UPDATE: Groceries on Water Street?

new development would include grocery store, bank, apartments

Tom Giffey, photos by Andrea Paulseth |

TEARING INTO IT. The former El Patio Restaurant in the 300 block of Water Street was demolished late last year.
TEARING INTO IT. The former El Patio Restaurant in the 300 block of Water Street was demolished late last year.

A new four-story mixed-use building on the 200 block of Water Street will include a grocery store and 87 apartments, according to plans approved by the Eau Claire Plan Commission on Monday, April 18. The building, which would have more than 23,000 square feet of ground-floor commercial space, would be built on the former site of El Patio and Taco John’s restaurants by developer John Mogensen.
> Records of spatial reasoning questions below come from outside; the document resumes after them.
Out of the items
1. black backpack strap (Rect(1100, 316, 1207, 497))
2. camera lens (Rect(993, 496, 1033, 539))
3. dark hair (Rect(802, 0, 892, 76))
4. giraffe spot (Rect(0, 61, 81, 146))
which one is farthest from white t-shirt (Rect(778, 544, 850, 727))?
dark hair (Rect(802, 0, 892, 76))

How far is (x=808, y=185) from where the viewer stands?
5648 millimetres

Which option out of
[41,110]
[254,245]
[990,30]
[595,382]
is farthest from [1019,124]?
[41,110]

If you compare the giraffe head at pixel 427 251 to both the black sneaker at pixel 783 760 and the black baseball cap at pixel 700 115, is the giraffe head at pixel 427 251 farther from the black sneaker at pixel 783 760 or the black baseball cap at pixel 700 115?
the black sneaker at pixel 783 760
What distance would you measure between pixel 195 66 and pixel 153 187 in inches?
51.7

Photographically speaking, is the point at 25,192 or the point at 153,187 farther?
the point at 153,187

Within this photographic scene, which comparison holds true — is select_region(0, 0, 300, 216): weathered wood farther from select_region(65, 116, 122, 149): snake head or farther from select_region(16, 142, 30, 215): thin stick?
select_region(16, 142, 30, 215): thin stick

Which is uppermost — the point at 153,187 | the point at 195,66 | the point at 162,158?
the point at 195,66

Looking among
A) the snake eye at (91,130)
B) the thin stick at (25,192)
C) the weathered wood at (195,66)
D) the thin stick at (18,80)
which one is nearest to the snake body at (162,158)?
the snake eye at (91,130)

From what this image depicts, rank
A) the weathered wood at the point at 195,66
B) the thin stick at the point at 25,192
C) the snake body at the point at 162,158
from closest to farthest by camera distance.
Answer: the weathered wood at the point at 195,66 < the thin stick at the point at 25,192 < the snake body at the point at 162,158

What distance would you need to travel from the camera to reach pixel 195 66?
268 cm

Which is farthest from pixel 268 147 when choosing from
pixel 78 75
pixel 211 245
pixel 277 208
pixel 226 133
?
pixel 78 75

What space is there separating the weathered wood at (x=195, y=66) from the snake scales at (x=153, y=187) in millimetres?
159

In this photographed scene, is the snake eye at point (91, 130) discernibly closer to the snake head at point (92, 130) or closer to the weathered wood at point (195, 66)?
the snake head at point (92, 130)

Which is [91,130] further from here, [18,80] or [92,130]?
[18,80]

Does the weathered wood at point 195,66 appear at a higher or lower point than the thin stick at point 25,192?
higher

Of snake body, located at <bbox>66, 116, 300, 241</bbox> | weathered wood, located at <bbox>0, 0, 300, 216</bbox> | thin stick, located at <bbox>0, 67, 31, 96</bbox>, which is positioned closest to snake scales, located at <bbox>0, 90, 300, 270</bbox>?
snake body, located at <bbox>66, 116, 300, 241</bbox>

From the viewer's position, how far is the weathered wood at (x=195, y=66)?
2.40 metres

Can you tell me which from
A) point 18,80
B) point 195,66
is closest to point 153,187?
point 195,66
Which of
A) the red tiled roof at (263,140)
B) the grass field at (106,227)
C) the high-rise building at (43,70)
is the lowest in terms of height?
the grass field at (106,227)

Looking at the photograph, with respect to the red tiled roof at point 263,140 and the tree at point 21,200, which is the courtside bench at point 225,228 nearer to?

Mogensen told the commission he would like the City Council to create a tax increment financing district to help fund infrastructure needed for the project. In a TIF, new property taxes generated by the increased value of a project go toward specific costs of the project – such as sewer and water access or new streets – rather than into the city’s pocket for other uses. According to the Leader-Telegram, Mogensen noted that TIFs have been used frequently on revitalizing projects in the Barstow Street area of downtown Eau Claire.

While the Plan Commission did approve the project, Mogensen said, “if (the city) doesn’t make this part of a TIF, it could put this on hold,” the newspaper reported.

The Plan Commission also granted a conditional use permit for the $12 million project because of its height (most nearby buildings are one or two stories tall). Parking for the building would include 51 underground stalls and 146 stalls above ground, which would be next to the building and in three separate lots facing Chippewa Street.

Included in the floor plans provided to the city are two drive-ups, one for a bank on the west side of the building and the other for a yet-to-be-determined grocery store on the east end. The grocery would have approximately 12,000 square feet. The student-heavy Water Street neighborhood has been without a grocery store for a decade since the iconic Kerm’s closed in 2006.

Investment Realty plans to move into the new building and demolish its current office at 301 Water St., the newspaper said. The building will have a masonry façade, above- and below-ground bicycle parking, and a 4,000-square-foot exercise room for tenants.